_What you are asked to do_. Reproduce the lines below word for word, leaving out the pictures.

_Dataset records_.
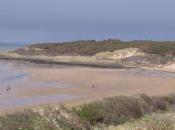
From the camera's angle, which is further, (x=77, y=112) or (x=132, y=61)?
(x=132, y=61)

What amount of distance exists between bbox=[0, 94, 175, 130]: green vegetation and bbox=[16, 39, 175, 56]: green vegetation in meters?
57.6

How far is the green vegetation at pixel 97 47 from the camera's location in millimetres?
76500

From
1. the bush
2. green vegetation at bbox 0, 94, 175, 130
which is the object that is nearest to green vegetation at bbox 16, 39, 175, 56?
green vegetation at bbox 0, 94, 175, 130

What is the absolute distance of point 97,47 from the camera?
85.2 m

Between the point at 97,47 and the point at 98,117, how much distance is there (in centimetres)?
7135

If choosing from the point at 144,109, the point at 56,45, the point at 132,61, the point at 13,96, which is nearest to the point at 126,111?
the point at 144,109

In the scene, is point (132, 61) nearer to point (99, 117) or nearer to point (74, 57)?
point (74, 57)

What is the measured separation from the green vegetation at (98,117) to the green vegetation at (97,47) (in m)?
57.6

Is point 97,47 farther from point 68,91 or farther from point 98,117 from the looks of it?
point 98,117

_Problem solution_.
From the camera's angle, which is further, (x=77, y=112) or (x=132, y=61)?
(x=132, y=61)

What amount of distance exists between bbox=[0, 94, 175, 130]: green vegetation and bbox=[16, 39, 175, 56]: green vegetation in meters?
57.6

How far is the green vegetation at pixel 97 47 from the camera's location in millimetres?
76500

From
1. the bush
2. green vegetation at bbox 0, 94, 175, 130
which is the object that is nearest to green vegetation at bbox 16, 39, 175, 56?
green vegetation at bbox 0, 94, 175, 130

What is the absolute distance of point 97,47 from the camera?
85.2 m

Between the point at 97,47 and the point at 98,117, how much distance is there (in centimetres)?
7135

If choosing from the point at 144,109, the point at 56,45, the point at 132,61, the point at 13,96, which is nearest to the point at 126,111?
the point at 144,109

In the scene, is point (132, 61) nearer to point (99, 117) or nearer to point (74, 57)?
point (74, 57)

What is the measured separation from the green vegetation at (98,117) to the green vegetation at (97,47) (in m)?
57.6

Is point 97,47 farther from point 68,91 or farther from point 98,117 from the looks of it?
point 98,117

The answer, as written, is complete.